Despite its potentially widespread applications, creating a speech recognition software capable of cutting through the nuances and variations in the spoken word has been a task fraught with patchy success, at best. The aim many companies have striven toward is to create a software that can recognize the words in a conversation as well as a human would — a key requisite for a truly immersive artificial intelligence experience.
In a major breakthrough in this endeavor, Microsoft announced Tuesday that it had created a technology that enabled speech recognition systems to transcribe a conversation with the same error rate as their human counterparts.
“We’ve reached human parity,” Xuedong Huang, Microsoft’s chief speech scientist, said in a statement. “This is an historic achievement.”
In order to achieve this goal, the researchers at Microsoft used something called a Computational Network Toolkit — a homegrown system available via an open source license on GitHub. The toolkit’s ability to process deep learning algorithms across multiple computers, coupled with the optimization of recurrent neural networks, enabled the team at Microsoft reach human parity.

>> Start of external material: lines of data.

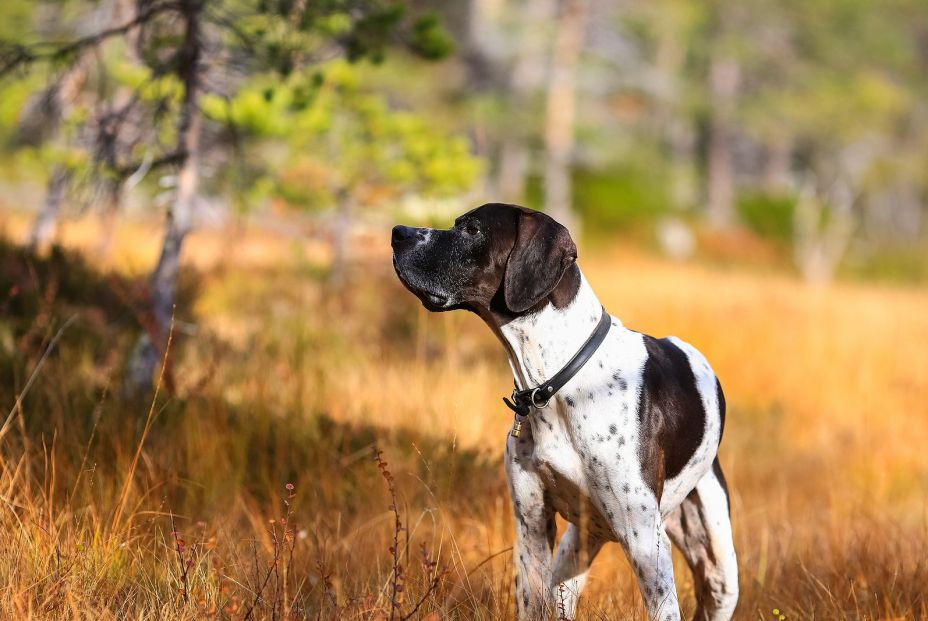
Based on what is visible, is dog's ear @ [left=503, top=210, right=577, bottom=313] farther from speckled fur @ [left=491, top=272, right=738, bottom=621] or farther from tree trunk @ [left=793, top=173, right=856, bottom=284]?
tree trunk @ [left=793, top=173, right=856, bottom=284]

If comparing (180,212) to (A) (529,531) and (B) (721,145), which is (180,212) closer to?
(A) (529,531)

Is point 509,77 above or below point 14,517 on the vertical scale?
above

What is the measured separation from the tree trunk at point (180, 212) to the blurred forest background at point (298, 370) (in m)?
0.02

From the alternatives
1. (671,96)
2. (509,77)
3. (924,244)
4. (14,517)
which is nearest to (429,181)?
(14,517)

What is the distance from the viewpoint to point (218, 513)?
11.9 ft

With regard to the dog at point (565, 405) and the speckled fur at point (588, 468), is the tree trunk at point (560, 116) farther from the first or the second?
the dog at point (565, 405)

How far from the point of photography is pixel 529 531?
9.70 ft

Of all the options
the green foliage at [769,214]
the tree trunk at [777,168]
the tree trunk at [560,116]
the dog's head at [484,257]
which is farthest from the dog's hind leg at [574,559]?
the tree trunk at [777,168]

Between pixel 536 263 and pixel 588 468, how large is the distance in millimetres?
600

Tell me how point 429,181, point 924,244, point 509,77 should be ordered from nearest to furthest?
point 429,181, point 509,77, point 924,244

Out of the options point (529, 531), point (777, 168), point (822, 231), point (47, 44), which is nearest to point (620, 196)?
point (822, 231)

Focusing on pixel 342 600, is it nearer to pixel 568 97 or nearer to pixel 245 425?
pixel 245 425

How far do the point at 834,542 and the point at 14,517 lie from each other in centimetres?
320

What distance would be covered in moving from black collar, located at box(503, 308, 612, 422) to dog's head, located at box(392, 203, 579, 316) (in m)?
0.15
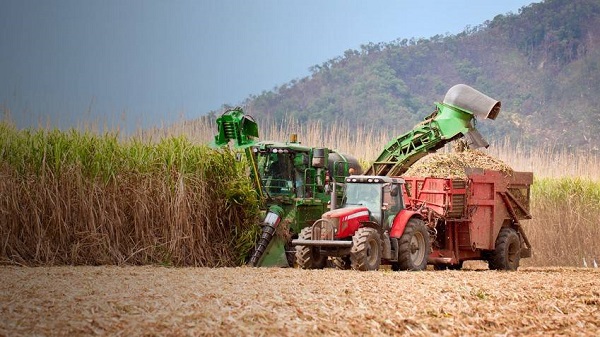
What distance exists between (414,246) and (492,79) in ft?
204

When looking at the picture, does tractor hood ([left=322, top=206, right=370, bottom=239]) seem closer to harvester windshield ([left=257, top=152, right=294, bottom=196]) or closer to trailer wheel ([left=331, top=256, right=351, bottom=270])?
trailer wheel ([left=331, top=256, right=351, bottom=270])

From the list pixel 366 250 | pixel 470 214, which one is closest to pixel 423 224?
pixel 470 214

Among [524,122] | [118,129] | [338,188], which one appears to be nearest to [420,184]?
[338,188]

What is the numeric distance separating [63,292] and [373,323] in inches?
125

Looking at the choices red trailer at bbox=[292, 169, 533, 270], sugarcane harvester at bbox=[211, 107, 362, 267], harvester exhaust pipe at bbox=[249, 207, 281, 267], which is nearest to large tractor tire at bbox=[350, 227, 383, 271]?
red trailer at bbox=[292, 169, 533, 270]

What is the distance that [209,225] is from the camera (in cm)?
1630

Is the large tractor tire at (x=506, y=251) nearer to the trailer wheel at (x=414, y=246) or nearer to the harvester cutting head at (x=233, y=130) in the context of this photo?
the trailer wheel at (x=414, y=246)

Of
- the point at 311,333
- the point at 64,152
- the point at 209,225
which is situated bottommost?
the point at 311,333

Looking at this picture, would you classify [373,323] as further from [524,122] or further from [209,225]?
[524,122]

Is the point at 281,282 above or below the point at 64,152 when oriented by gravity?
below

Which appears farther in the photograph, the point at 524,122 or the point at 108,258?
the point at 524,122

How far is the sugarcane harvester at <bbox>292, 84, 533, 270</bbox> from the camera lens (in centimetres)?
1551

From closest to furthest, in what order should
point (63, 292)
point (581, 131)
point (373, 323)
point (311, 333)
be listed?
1. point (311, 333)
2. point (373, 323)
3. point (63, 292)
4. point (581, 131)

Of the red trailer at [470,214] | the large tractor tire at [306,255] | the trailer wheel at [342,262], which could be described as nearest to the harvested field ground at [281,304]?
the large tractor tire at [306,255]
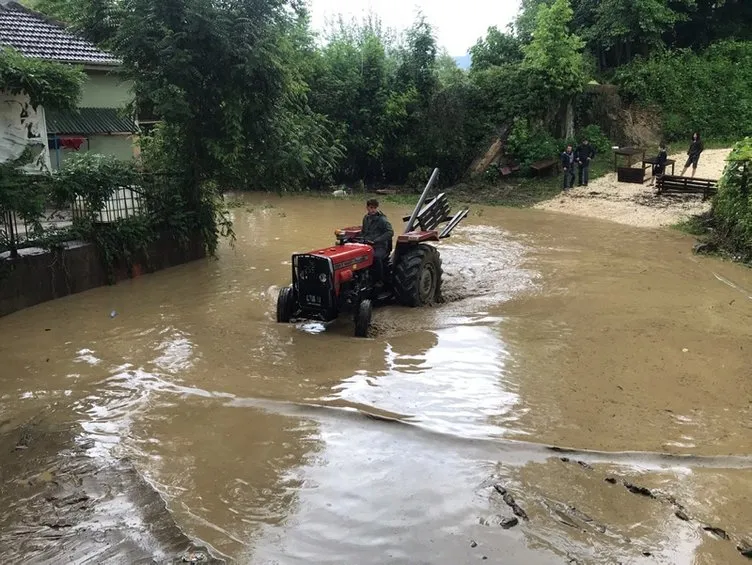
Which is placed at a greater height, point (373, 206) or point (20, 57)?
point (20, 57)

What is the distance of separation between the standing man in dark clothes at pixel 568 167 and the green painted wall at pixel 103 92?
1322 centimetres

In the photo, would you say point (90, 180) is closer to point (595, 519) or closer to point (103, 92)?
point (103, 92)

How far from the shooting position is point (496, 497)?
173 inches

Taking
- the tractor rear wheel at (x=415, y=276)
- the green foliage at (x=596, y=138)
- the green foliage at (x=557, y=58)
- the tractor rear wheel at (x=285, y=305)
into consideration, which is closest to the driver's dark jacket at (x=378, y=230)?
the tractor rear wheel at (x=415, y=276)

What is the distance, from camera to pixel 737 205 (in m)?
12.7

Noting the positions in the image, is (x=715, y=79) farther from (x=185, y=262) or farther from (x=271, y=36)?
(x=185, y=262)

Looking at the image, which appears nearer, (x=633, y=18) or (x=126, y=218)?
(x=126, y=218)

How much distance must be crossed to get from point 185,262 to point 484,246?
6294mm

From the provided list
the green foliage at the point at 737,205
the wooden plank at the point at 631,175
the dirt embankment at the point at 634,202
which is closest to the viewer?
the green foliage at the point at 737,205

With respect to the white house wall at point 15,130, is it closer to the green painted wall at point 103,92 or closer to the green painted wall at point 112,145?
the green painted wall at point 112,145

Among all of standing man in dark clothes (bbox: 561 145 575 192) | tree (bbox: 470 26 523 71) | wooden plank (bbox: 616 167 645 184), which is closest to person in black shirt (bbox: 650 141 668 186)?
wooden plank (bbox: 616 167 645 184)

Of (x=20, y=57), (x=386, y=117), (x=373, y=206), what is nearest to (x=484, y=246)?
(x=373, y=206)

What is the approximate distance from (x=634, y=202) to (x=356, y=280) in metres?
12.6

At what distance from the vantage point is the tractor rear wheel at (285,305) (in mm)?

It is, however, important to note that Microsoft’s speech recognition system is not perfect, but then neither are humans. As the company explains in its statement, the system’s word error rate is 5.9 percent — the same as professional transcriptionists, who also manage to miss 5.9 percent of what they hear.
“Even five years ago, I wouldn’t have thought we could have achieved this. I just wouldn’t have thought it would be possible,” Harry Shum, executive vice president for Microsoft’s artificial intelligence and research group, said in the statement.
Microsoft plans to use the improved technology in Cortana — its personal voice assistant for Windows and Xbox.
“This will make Cortana more powerful, making a truly intelligent assistant possible,” Shum added.
The company said that the next step would be to ensure that the speech recognition software works as well in real-world settings, where there is a lot of background noise. And eventually, it aims to create software that can not only transcribe speech, but can even understand the words being said.